Increasing your contributions allows you to set more money aside, thus earning more interest. It also helps you reduce your tax liability for the year. Remember that your pension contributions are tax-deductible for up to 20,000 shillings.
Increase Your Contributions to Your Employer’s Scheme
You can also contribute more than your base contribution if you are lucky enough to have an employer with a pension or provident scheme. These schemes are usually run by a third-party institution. As such, most are more likely to have higher returns than NSSF. Your employer might not match your contribution past their set base. Still, your extra contribution will grow your kitty while providing you with tax benefits.
Get a Personal Pension or Provident Fund
A second option, and one I would recommend more, is to have a personal pension or provident fund. You could automate contributions to this account, do it manually or ask your employer to deduct the money from your salary and remit it to your fund account. With the last option, keep track of your account to ensure the contributions are remitted.
Why am I recommending this? First, most firms offering these plans have a higher interest return than NSSF. Second, if your employer/s have a pension scheme, you can always consolidate your contributions here anytime you change camp. Third, you have absolute control over the account. Finally, you can always move to another provider without seeking approvals from fund managers, like it is with employer schemes.
Investing More in Income Generating Assets
The goal here is to have assets that generate passive income. These include shares, REITs and real estate. If you bought these assets when young, you would also enjoy benefits from capital appreciation. Bonds are also an excellent strategy. If you can match a few bonds with your retirement, you will receive a lump sum payout of your investment. This money can go towards funding various retirement expenses.
Building or Buying a House
I believe most of us would love to stop paying rent finally. But building or buying a house is a cash-intensive project. Fortunately, it is not something you need to do in a month or two. Some people build their homes in a few months, which you can do if you have the money. Others build over time, having milestones for each house section depending on the available cash. A mortgage is another alternative to owning a home. Instead of a mortgage, you can also get a normal loan, which is usually cheaper than a mortgage. Did you know that you can use 60% of your pension savings as collateral for the money you borrow to build a home? What method suits you?
If you can, plan to have a retirement home before your retirement date. That way, your pension payouts will not go towards this project, as it would wipe a considerable chunk of your payout.
I believe one’s current lifestyle, financial situation and goals can help determine where you might stand when it is time to retire.
For instance, let’s say you already have a house, a farm, or investments in assets like company shares and government bonds. Going by this, we can assume you do not have to worry about rent payments.

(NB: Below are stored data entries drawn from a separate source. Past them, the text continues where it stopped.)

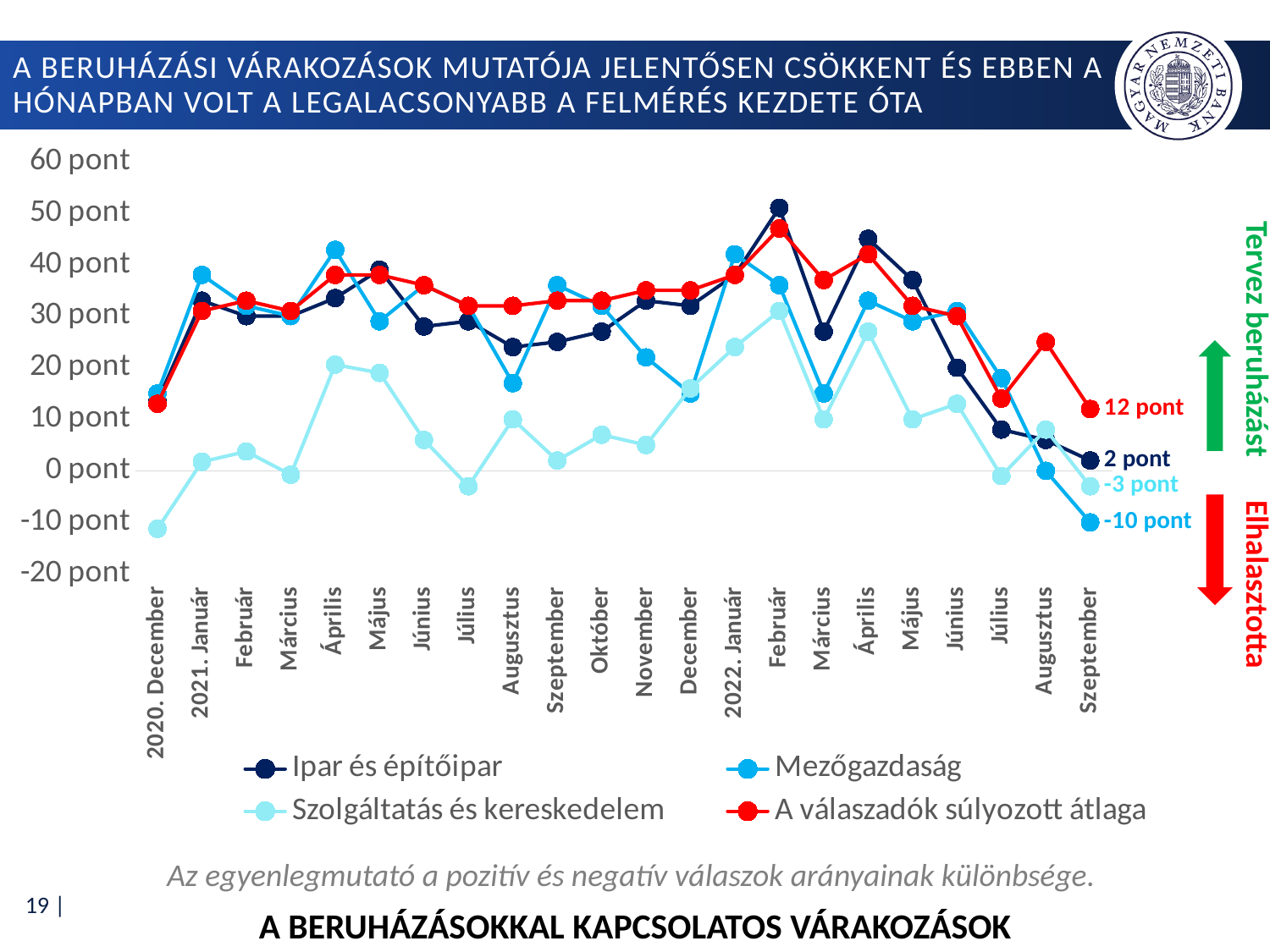
What value does the 'Mezőgazdaság' series show for 2022 Szeptember? -10 pont Does the 'A válaszadók súlyozott átlaga' series rise or fall from 2022 Február to 2022 Szeptember? Fall Is the value for 'Szolgáltatás és kereskedelem' in 2020 December greater or less than 0 pont? less Is the value for 'Ipar és építőipar' in 2022 Február greater or less than 40 pont? greater Which series has the highest value in 2022 Szeptember? A válaszadók súlyozott átlaga What value does the 'Ipar és építőipar' series show for 2022 Szeptember? 2 pont Which series has the lowest value in 2022 Szeptember? Mezőgazdaság What kind of chart is shown on the slide? Line chart What value does the 'A válaszadók súlyozott átlaga' series show for 2022 Szeptember? 12 pont How many series does the legend list? 4 What is the difference between the 'A válaszadók súlyozott átlaga' and 'Mezőgazdaság' values in 2022 Szeptember? 22 pont What value does the 'Szolgáltatás és kereskedelem' series show for 2022 Szeptember? -3 pont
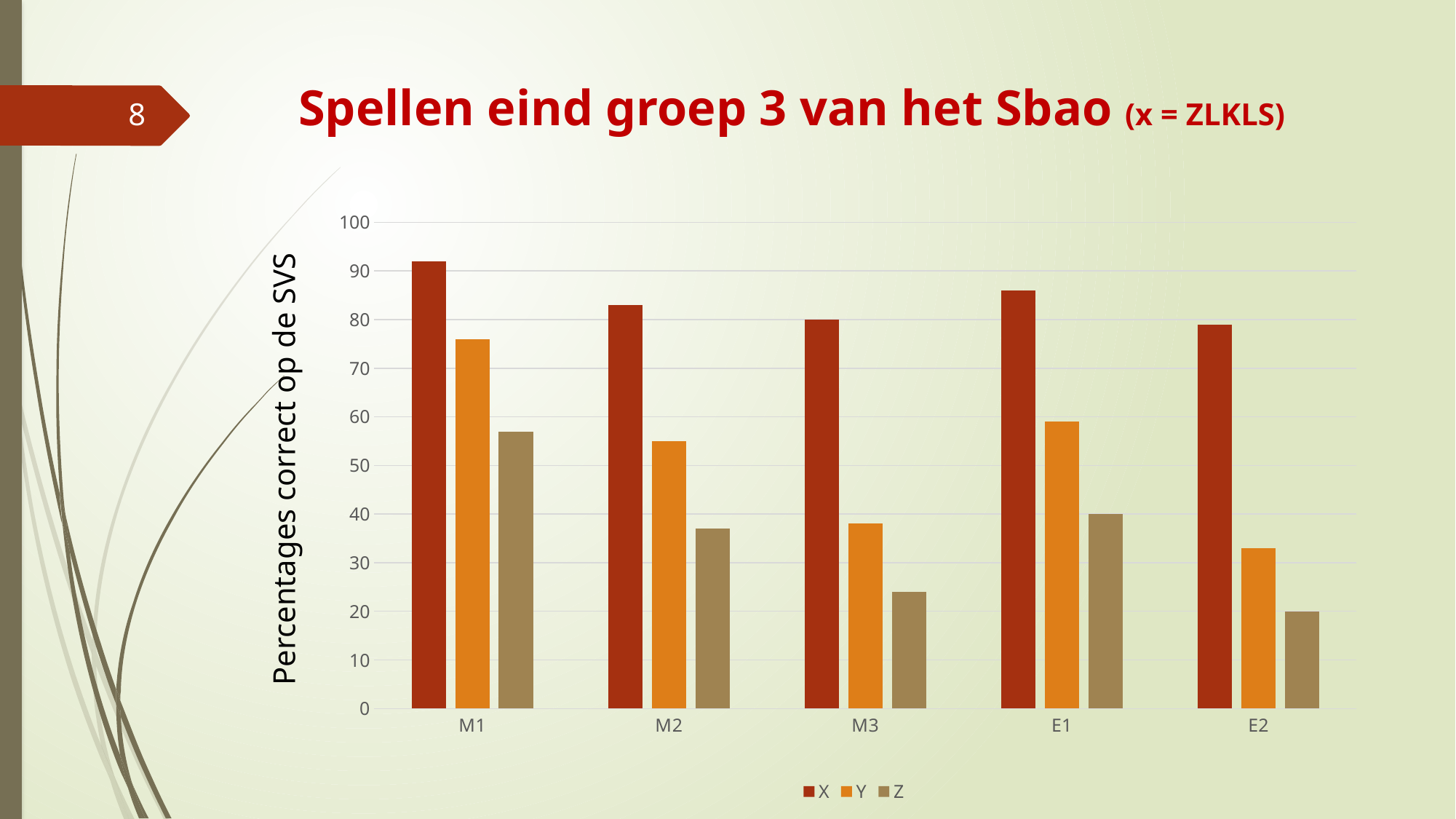
Which is larger: the value for Y at M1 or the value for Y at M2? Y at M1 What is the label of the vertical axis? Percentages correct op de SVS Which category has the lowest value for series Z? E2 What kind of chart is shown on the slide? bar chart Is the value for Z at M3 greater or less than 30? less How many categories are shown on the x axis? 5 Which category has the lowest value for series Y? E2 Which category has the highest value for series X? M1 Is the value for X at M1 greater or less than 80? greater Is the value for X at E1 greater or less than 80? greater How many series does the legend list? 3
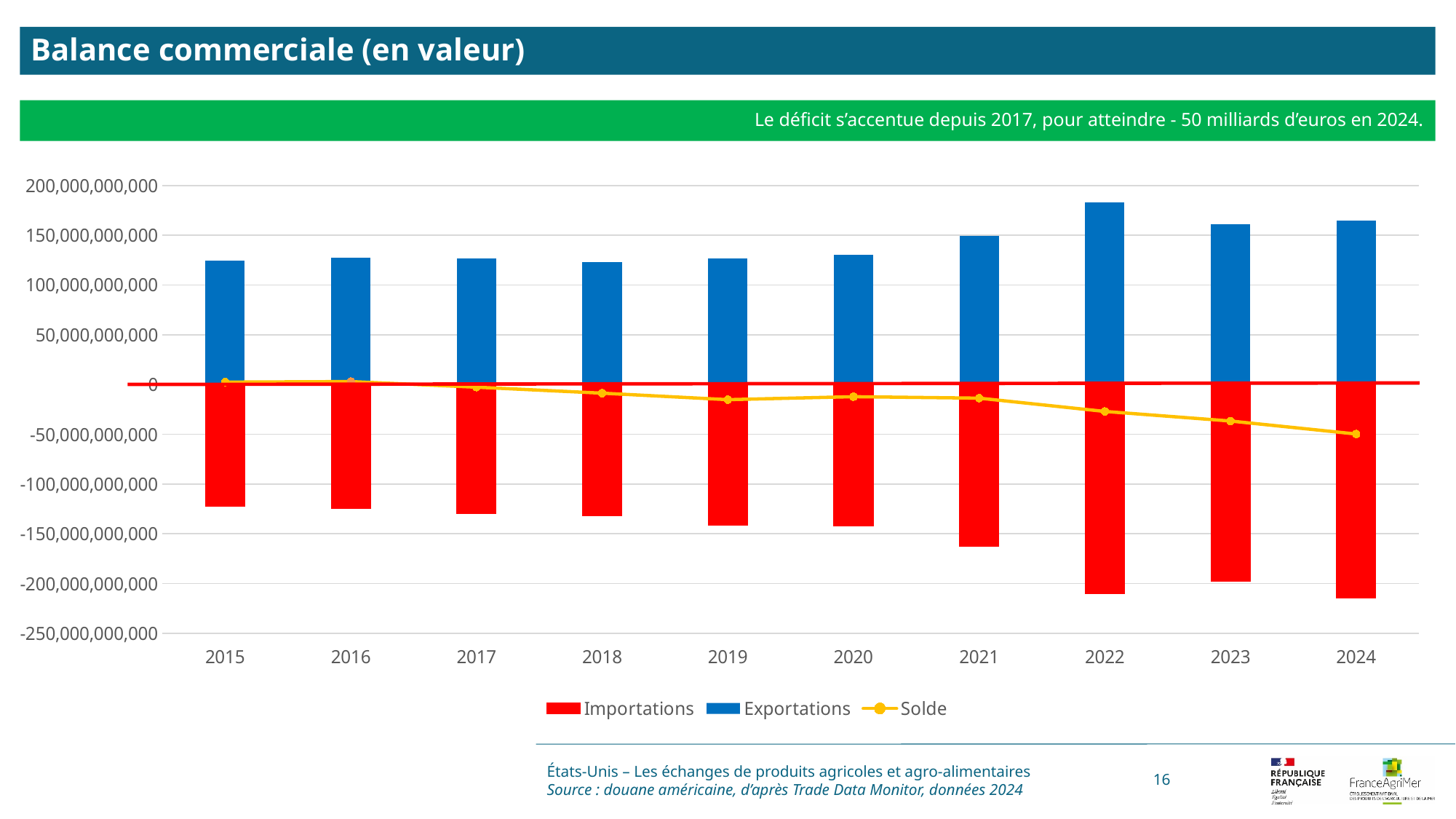
How many years are shown on the x axis of the chart? 10 Is the Importations value for 2024 greater or less than -200,000,000,000? less Is the Exportations value for 2015 greater or less than 150,000,000,000? less In which year is the Exportations bar the highest? 2022 According to the slide, what value does the deficit (Solde) reach in 2024? -50 milliards d'euros Does the Solde line rise or fall from 2017 to 2024? fall Is the Exportations value for 2022 greater or less than 150,000,000,000? greater Which is larger, the Exportations value for 2021 or for 2016? 2021 What kind of chart is shown on the slide? combination bar and line chart What colour represents Importations in the chart legend? red How many series does the chart legend list? 3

However, if you plan to relocate to the upcountry upon retirement, your worry will be the maintenance costs for your house, which might not be as high as rent payments. Your farm would also provide foodstuffs, reducing food costs and possibly serving as an additional cash flow if you sell your farm produce.
In addition, your investments in shares, government bonds and other assets will provide you with passive income from interest and dividend payments. Or you can also sell to recover your capital and possibly make a profit while at it.
With some of these strategies in place, you can expect a handsome payout from your NSSF, employer or personal pension contributions. Or, you will have invested your money in assets that continue to generate passive income to fund your lifestyle in your golden years.
I am working on increasing my payout from my personal provident plan, generating passive income and having a farmhouse. What’s your plan?